* **Excerpt provided**:
6. THE CONSULTANT REPRESENTATIONS AND WARRANTIES. The Consultant
represents and warrants to the Company as follows:
(a) INTELLECTUAL PROPERTY. The Consultant has good and marketable
title to all of the inventions, information, material or work
product made, created, conceived, written, invented or
provided by the Consultant hereunder ("Work Product"), free
and clear of all liens, claims, encumbrances or demands of
third parties, including any claims by any such third parties
of any right, title or interest in or to the Work Product
arising out of any trade secret, copyright or patent.
(b) COMPLIANCE WITH LAWS. All services provided hereunder comply
with or will comply with all applicable laws and regulations;
and
7. INJURIES.
(a) INJURIES TO THE CONSULTANT. The Consultant waives any rights
to recovery from the Company for any injuries that the
Consultant may sustain while performing the services hereunder
and that are a result of the Consultant's own negligence.

* **Stored records**:
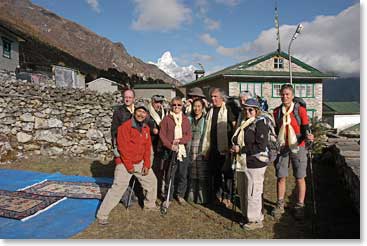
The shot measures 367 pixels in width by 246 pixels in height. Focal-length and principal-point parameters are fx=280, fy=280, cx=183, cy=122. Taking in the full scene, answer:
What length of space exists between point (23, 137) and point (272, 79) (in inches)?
673

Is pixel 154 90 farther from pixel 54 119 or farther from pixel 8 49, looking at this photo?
pixel 54 119

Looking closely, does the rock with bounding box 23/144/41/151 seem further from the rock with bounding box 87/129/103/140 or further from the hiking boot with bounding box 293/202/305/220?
Answer: the hiking boot with bounding box 293/202/305/220

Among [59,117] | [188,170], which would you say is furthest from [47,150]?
[188,170]

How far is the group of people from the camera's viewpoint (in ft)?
11.2

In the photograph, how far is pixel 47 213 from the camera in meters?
3.96

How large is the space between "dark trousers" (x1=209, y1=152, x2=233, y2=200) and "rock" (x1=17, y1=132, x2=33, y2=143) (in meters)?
5.27

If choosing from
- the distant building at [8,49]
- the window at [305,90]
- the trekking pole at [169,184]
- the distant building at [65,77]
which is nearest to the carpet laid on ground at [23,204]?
the trekking pole at [169,184]

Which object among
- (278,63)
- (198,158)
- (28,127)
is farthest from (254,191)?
(278,63)

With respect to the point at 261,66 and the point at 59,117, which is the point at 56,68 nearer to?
the point at 59,117

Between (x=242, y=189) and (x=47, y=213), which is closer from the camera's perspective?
(x=242, y=189)

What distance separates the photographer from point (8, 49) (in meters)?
19.4

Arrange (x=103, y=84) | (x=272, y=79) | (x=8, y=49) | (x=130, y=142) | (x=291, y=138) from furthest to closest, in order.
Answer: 1. (x=103, y=84)
2. (x=272, y=79)
3. (x=8, y=49)
4. (x=130, y=142)
5. (x=291, y=138)

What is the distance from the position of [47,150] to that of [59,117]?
3.02 feet

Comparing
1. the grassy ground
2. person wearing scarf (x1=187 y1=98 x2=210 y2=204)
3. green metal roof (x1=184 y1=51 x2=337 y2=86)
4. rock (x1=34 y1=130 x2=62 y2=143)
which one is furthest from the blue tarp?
green metal roof (x1=184 y1=51 x2=337 y2=86)
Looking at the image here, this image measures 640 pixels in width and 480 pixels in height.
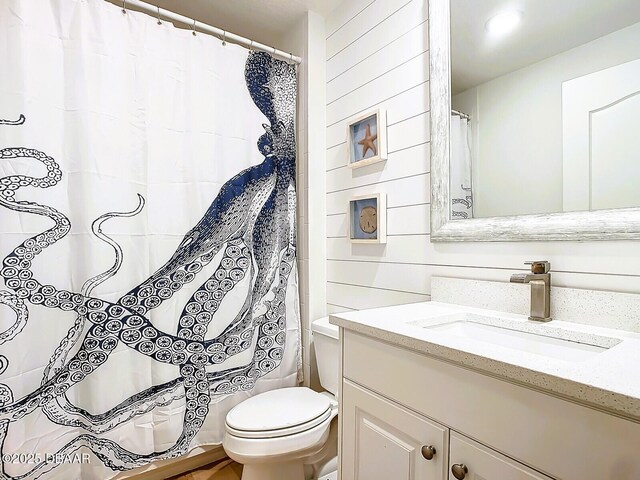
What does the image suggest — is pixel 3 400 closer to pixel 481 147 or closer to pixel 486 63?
pixel 481 147

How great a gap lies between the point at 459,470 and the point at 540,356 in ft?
0.98

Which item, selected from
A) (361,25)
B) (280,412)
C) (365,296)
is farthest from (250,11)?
(280,412)

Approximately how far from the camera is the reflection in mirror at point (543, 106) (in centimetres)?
97

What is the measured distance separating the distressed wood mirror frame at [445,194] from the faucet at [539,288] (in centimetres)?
11

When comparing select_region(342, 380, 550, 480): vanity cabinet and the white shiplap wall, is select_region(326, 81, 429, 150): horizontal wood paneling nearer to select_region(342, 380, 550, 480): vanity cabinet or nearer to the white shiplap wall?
the white shiplap wall

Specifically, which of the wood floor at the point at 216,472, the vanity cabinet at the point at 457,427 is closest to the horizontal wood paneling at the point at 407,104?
the vanity cabinet at the point at 457,427

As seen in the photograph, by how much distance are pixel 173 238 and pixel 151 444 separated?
34.5 inches

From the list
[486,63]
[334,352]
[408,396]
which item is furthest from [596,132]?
[334,352]

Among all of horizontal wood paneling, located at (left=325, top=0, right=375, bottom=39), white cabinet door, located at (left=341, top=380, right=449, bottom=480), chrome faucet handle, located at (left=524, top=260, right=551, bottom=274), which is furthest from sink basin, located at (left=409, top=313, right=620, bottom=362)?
horizontal wood paneling, located at (left=325, top=0, right=375, bottom=39)

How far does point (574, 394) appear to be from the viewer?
58cm

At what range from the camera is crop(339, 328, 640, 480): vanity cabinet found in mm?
581

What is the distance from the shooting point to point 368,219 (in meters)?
1.70

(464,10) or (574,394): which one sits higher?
(464,10)

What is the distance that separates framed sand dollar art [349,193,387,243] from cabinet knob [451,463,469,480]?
38.4 inches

* **Challenge**: Can you reproduce, word for word, the stretch of the consultant contract excerpt above from "(b) COMPLIANCE WITH" through "Consultant's own negligence."?

* **The answer**:
(b) COMPLIANCE WITH LAWS. All services provided hereunder comply
with or will comply with all applicable laws and regulations;
and
7. INJURIES.
(a) INJURIES TO THE CONSULTANT. The Consultant waives any rights
to recovery from the Company for any injuries that the
Consultant may sustain while performing the services hereunder
and that are a result of the Consultant's own negligence.